### Perguntas
**a)** Segundo a entrevista, qual integrante saiu da banda e atrasou a gravação?
**b)** Reproduza sem alterações o trecho da entrevista que começa em "Rs, rs... Então, é" e termina em "a Outra Chance.", incluindo ambos.

### Texto fornecido
▬▬▬▬▬▬▬▬▬▬

7) De agora em diante, quais são as pretensões da banda? Sabemos que vocês têm uma dificuldade extrema em gravar uma demo - e não há desculpas para tal -, afinal, sairá ou não? Há previsão para o lançamento?
Rs, rs... Então, é uma expectativa da banda começar a gravar um material preliminar. Houve atrasos neste processo já que infelizmente um integrante importante, o vocalista (João filho), saiu da banda. O novo vocalista (Roberto) está se adaptando rápido e bem ao novo posto. Nós temos como expectativa gravar algo ainda esse ano.. Não vemos de forma tão negativa o atraso no material, pois a cada momento amadurecemos muito musicalmente e pessoalmente, o que, conseqüentemente, nos leva a incorporar novos elementos estéticos, filosóficos, políticos e musicais na relação diária com a Outra Chance.
8) Atualmente, qual(is) cd(s), filme(s) e livro(s) que vocês admiram e que, de certa forma, influenciam a banda?

▬▬▬▬▬▬▬▬▬▬

(Textos extraídos de cada página)
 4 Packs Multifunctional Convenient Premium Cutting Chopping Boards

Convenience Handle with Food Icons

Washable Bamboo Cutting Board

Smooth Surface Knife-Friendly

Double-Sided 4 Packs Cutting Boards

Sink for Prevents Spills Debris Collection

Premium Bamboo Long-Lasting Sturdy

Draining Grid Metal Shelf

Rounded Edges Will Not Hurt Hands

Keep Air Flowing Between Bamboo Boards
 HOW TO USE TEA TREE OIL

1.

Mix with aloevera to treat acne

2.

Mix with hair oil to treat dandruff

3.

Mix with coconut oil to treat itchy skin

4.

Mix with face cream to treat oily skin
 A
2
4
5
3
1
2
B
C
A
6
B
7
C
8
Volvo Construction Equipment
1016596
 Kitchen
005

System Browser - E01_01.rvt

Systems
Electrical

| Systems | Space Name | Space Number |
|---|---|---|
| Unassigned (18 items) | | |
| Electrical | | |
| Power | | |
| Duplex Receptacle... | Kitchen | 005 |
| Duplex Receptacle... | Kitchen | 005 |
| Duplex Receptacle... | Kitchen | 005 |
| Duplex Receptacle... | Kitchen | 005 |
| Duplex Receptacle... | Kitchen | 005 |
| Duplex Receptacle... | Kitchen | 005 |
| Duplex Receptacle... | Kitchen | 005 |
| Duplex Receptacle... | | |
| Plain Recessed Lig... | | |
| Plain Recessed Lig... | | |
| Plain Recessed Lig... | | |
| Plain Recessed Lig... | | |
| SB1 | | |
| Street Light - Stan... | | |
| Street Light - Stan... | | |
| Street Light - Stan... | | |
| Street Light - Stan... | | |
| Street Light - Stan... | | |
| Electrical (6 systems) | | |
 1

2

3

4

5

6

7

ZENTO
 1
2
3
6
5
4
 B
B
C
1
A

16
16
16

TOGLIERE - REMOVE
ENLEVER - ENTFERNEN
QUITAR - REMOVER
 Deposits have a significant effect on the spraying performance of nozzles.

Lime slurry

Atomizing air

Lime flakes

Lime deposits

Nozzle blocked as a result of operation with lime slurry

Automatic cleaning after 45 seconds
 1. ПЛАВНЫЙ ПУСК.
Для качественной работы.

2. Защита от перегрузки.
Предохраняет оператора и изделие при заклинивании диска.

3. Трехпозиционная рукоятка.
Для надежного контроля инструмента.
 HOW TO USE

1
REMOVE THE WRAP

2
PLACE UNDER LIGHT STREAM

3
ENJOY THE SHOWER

▬▬▬▬▬▬▬▬▬▬

### Respostas por tarefa
**a)** O vocalista João filho.

**b)**
Rs, rs... Então, é uma expectativa da banda começar a gravar um material preliminar. Houve atrasos neste processo já que infelizmente um integrante importante, o vocalista (João filho), saiu da banda. O novo vocalista (Roberto) está se adaptando rápido e bem ao novo posto. Nós temos como expectativa gravar algo ainda esse ano.. Não vemos de forma tão negativa o atraso no material, pois a cada momento amadurecemos muito musicalmente e pessoalmente, o que, conseqüentemente, nos leva a incorporar novos elementos estéticos, filosóficos, políticos e musicais na relação diária com a Outra Chance.